Once before, dear blog reader, this blogger grandly announced that - due to certain changes in his life at that time - you would likely be seeing a lot less of From The North in the immediate future; only for that situation to change within a couple of days. Over the weekend, this blogger explained - at some length - that recent-health-related circumstances had made him consider the future of From The North and that, for at least a short while, From The North was closing its doors and locking up. However, with chilling accuracy, it seems, this blogger noted 'From The North may well be back ... this blogger had made a tentative decision that this blog had more-or-less run its course on more than one occasion in the past only to have an Al Pacino-in-The Godfather Part III moment and get pulled back in again.'
You know, dear blog reader, when you write something and think 'yeah, that'll never happen'? However, this blogger simply couldn't leave From The North entirely behind without one further outpouring of thoughts. Firstly, the - quite superb - return of From The North favourite Peaky Blinders to the BBC on Sunday evening and, in particular, a couple of paragraphs from Stuart Jeffries' Grunaid Morning Star review – Tommy Shelby's Back Where We Want Him To Be: In All Kinds Of Trouble which deserve to be highlighted; 'I've mentioned Tommy Shelby's peerless silhouette, but you could cite Arthur Shelby who, even when off-his-nut on opiates, is quite the dandy, or Michael Shelby, who, though in Stateside chokey, wears collar and tie under his prison duds. Instead of Birmingham's customary civic self-laceration, writer Steven Knight has given the city swagger.
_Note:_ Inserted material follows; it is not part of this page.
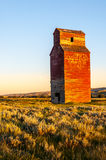 Long abandoned grain elevator Stock Photography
I doff my cap.'
'More swaggering yet is Anya Taylor-Joy as Michael's spouse Gina,' he continued. 'There's a moment in this series opener in which Joy Division's 'Disorder' starts up on the soundtrack like a beautiful anachronism and she sashays down a corridor, heels clacking in time to Hooky's bassline. Moments later, we see her busting jazz moves to a dance band on the radiogram, with the same aplomb she gave us when cutting a rug to Cilla Black in Last Night In Soho. What we are witnessing here is the succession of the title of Peaky's Queen of Swagger from Helen McCrory's Aunt Polly to Taylor-Joy. McCrory's untimely death last year created a problem for Steven Knight. How do you write out the family matriarch? Here, Aunt Polly's corpse lies inside a burning Gypsy caravan while the Shelby men stand hatless. It's Birmingham's equivalent of a Viking funeral and, given her Romany blood, what Polly would have wanted.' As Stuart concludes: 'The show that has become, balti curries notwithstanding, Birmingham's leading export product. Given that the city's most distinctive contributions to world culture (Black Sabbath, Steel Pulse, Cadbury chocolate, HP sauce and Jack Grealish's calves) have broken up or sold themselves to foreign capital, every right-thinking Brummie is behind the looming Peaky movie that will, fingers crossed, prolong the franchise.'
Secondly, a necessarily reminder that, even if Keith Telly Topping survives his current brush with horrible mortality - and, indeed, even if the world manages to survive its currently brush with The Butcher Of Grozny deciding to flex his groin in public and play chicken with Kyiv, we still might not have much of a world worth this blog being around to comment upon if an IPCC report warning of the 'irreversible' impacts of global warming is to be believed (and, let's face it, why wouldn't it be? No, hang on, don't answer that - they are some ruddy strange people out there).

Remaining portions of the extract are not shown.